▶ _Tarea solicitada_:
Conteste las siguientes preguntas con base en el texto de lectura:
(a) ¿Qué le pidió Adán a Dios y con qué fin?
(b) Según el texto, ¿qué es lo que constituye el pecado?
(c) ¿Qué apóstrofe sirvió de escudo, con su referencia a Mateo?

── Texto de lectura

Bien sabía Dios que Adán había de pedirle su desgracia; pero le dijo: «¿Qué te falta? ¿Qué quieres?».

«Quiero, Señor, una compañera, para así tener completa mi felicidad».

«Voy a complacerte en tus deseos» dijo Dios, y al momento se le presentó la compañera. Los juntó Dios y les dijo: «Mira, Adán, aquí tienes tu compañera; y tú, Eva, aquí tienes tu compañero. Ya veis que estáis rodeados de todas las delicias. De todas ellas podéis disfrutar; pero, ¡ay de vosotros si disfrutáis de lo que os prohíbo, porque entonces quedaréis despojados de vuestras virtudes y estaréis expuestos a todas las inquietudes de la Tierra!». (Génesis, III, 3).

Muchas fueron las promesas que Adán y Eva hicieron a Dios de no quebrantar su palabra; pero no la cumplieron, no pudieron resistir a los espíritus que se propusieron borrar de su memoria las promesas que habían hecho a Dios y sugerirles lo contrario Impo­sible fue para Eva resistir a la tentación de los goces materiales, en cuyos deseos está representada por la serpiente, y caída ella en ese anillo de bestialidad, incita a su compañero para que rompa el lazo de virginidad que les cohíbe

No es el hecho lo que constituye el pecado, como erróneamen­te creen los hombres. Mal puede serlo, cuando Dios les había dicho: «Creced y multiplicaos». Es la malicia encerrada en el he­cho, y es la ingratitud.

Dios sabía lo que les sucedería; pero quiso probar su fe y su valor; y aun sabiéndolo, no creía que la ingratitud de los hombres que fueran sucediéndose llegara a tanto, que provocara el momen­to de que se arrepintiera de haberles creado. (Génesis, VI,). ¡Oh, Padre mío!, Vos, sabiduría, Vos, omnisciencia infinita, en­contraros arrepentido de vuestra obra por el mal comportamiento de los hombres.

¡Cuánta miseria, hermanos míos, la de aquellos seres! Por eso Dios anunció, en presencia de aquellos hombres tan depravados, (fue vendrían otros siervos suyos que no serían vencidos por el espíritu del mal. Y así fue. Tuve fuerza suficiente para echar de mi presencia a cuantos pudieran ser un obstáculo para la misión que me proponía desarrollar. Y mi escudo fue, como sabéis, este apostrofe: «Escrito está: No tentarás al Señor tu Dios», (Mateo, IV, 7).

¡Que mal interpretan mis Evangelios y que ofuscados están los que quieren dar tanta o más fuerza al espíritu del mal que al enviado de Dios! Vosotros, hermanos, que sabéis lo que digo, no daréis crédito a semejantes afirmaciones, y, como yo, venceréis las tentaciones de los espíritus hipócritas, si, llenos de fe, e inter­pretando el Evangelio en espíritu, oponéis el propio escudo que yo opuse. De ese modo es como podréis repetir conmigo: «Vete, no intentes ser mi tentador, que escrito está que has de ser puesto por tarima de mis pies, y que has de sufrir en el infierno hasta que te reconcilies con la virtud y resarzas tu mal proceder».

────
── Datos proporcionados

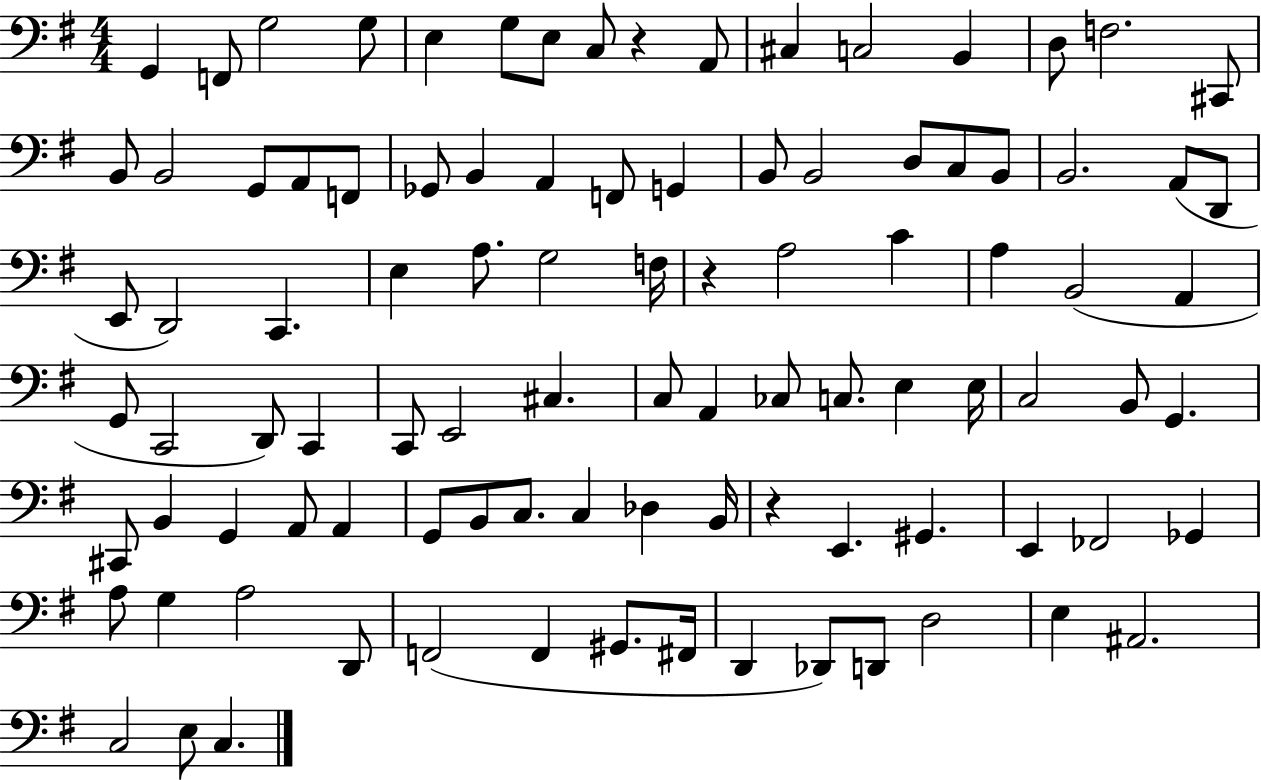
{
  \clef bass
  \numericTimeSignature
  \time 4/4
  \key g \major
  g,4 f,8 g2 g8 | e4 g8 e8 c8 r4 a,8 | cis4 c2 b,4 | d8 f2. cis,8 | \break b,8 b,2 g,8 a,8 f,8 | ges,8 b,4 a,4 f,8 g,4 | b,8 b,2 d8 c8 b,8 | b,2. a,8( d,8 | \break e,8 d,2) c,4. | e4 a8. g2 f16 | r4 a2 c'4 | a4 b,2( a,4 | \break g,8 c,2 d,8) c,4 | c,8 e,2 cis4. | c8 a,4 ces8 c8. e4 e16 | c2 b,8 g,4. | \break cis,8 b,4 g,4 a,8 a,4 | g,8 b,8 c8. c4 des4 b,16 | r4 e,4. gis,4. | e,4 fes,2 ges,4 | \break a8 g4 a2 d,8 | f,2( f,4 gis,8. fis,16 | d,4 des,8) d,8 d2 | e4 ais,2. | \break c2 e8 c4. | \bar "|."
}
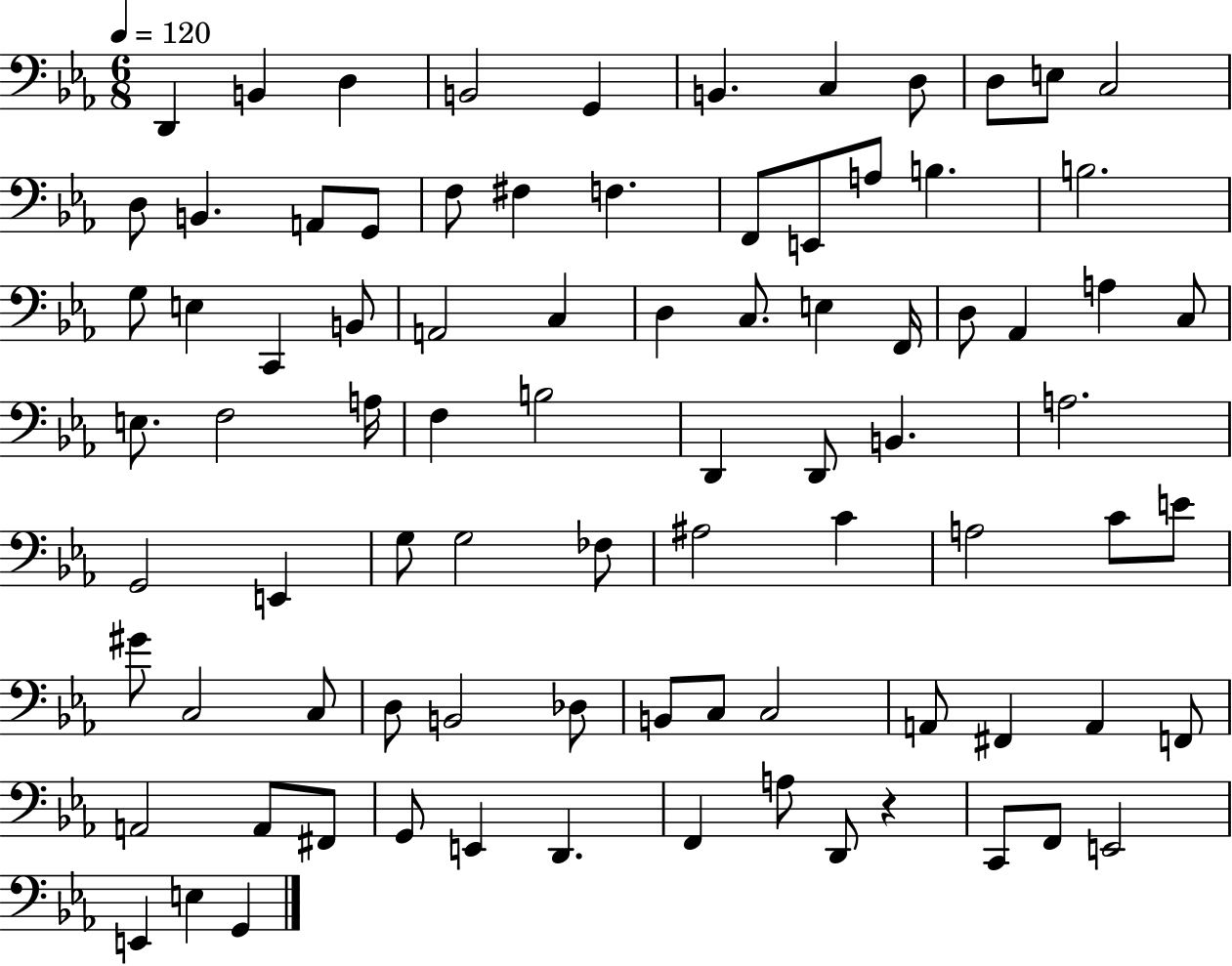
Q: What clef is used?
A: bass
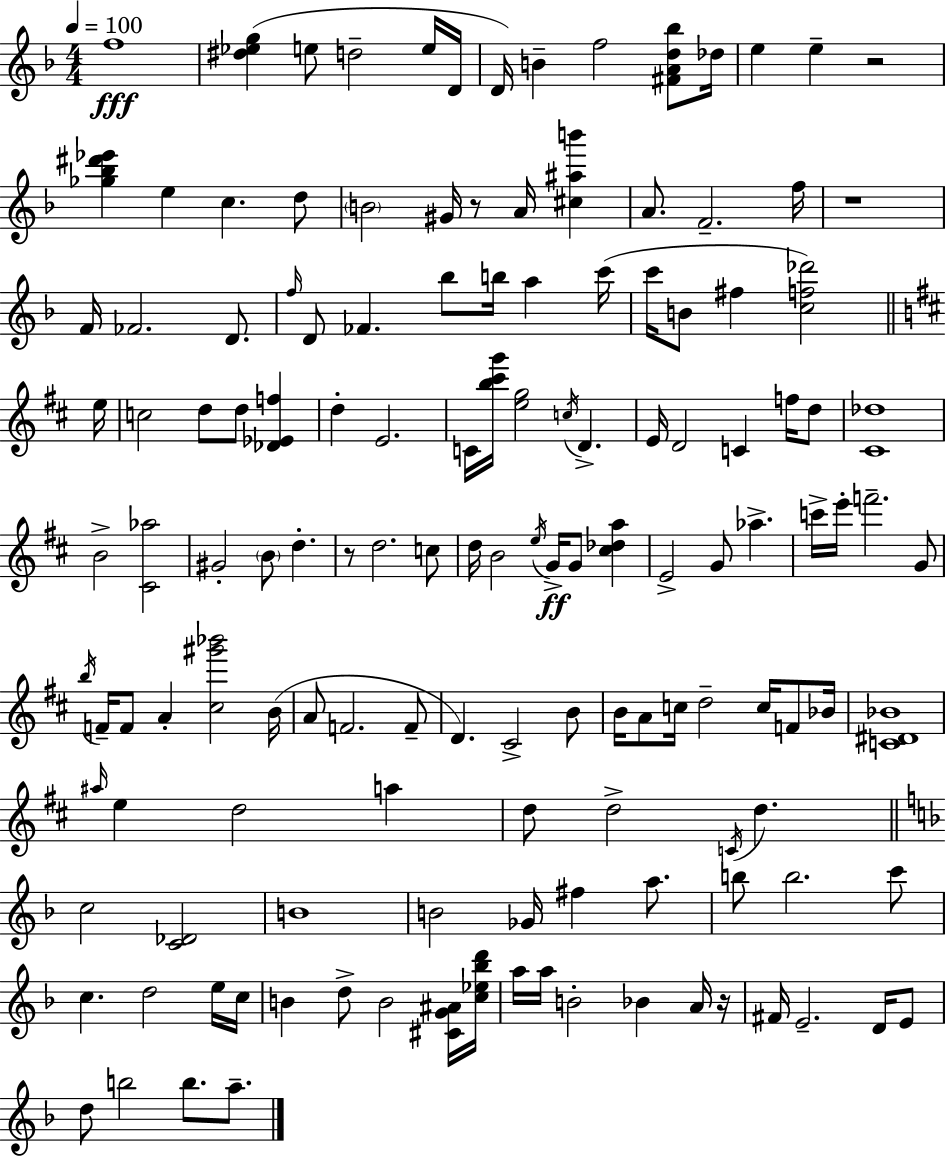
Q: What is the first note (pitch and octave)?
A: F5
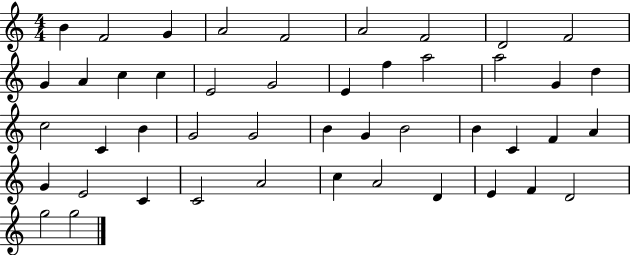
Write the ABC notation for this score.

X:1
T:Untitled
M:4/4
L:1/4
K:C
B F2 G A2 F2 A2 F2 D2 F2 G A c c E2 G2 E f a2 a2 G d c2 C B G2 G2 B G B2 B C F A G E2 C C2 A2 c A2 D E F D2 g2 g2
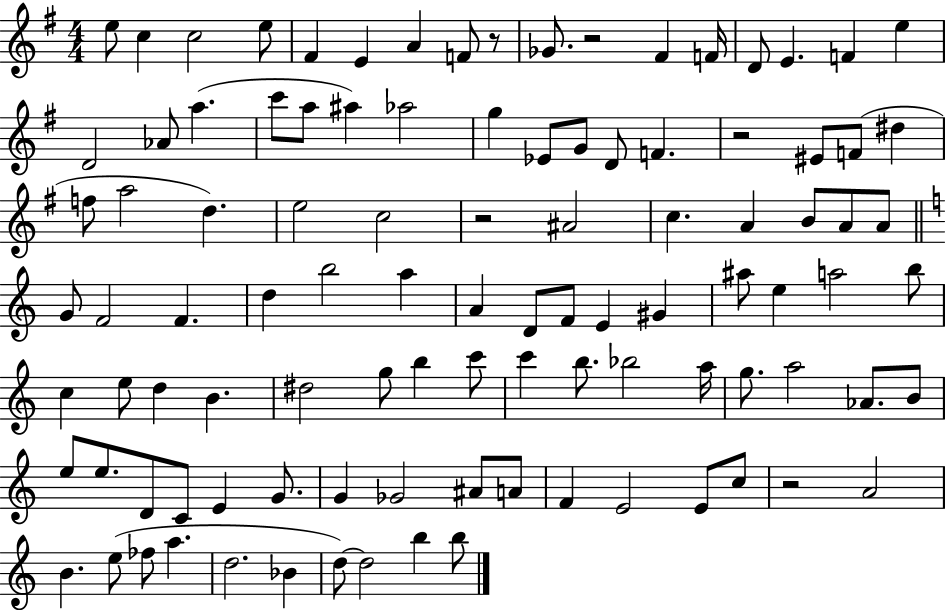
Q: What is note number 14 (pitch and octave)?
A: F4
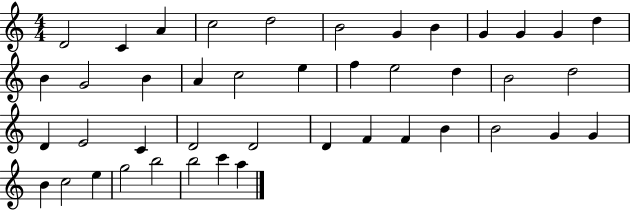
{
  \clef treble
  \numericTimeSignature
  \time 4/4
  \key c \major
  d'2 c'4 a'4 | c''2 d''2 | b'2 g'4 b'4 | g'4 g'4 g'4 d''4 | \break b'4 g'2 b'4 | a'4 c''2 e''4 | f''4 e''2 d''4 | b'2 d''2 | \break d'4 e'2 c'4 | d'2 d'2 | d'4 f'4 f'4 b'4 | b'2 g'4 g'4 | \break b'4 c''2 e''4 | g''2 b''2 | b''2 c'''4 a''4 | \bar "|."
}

────

▶ _Respuesta escrita_:
(a) Le pidió una compañera, para así tener completa su felicidad.
(b) La malicia encerrada en el hecho, y la ingratitud.
(c) «Escrito está: No tentarás al Señor tu Dios» (Mateo, IV, 7).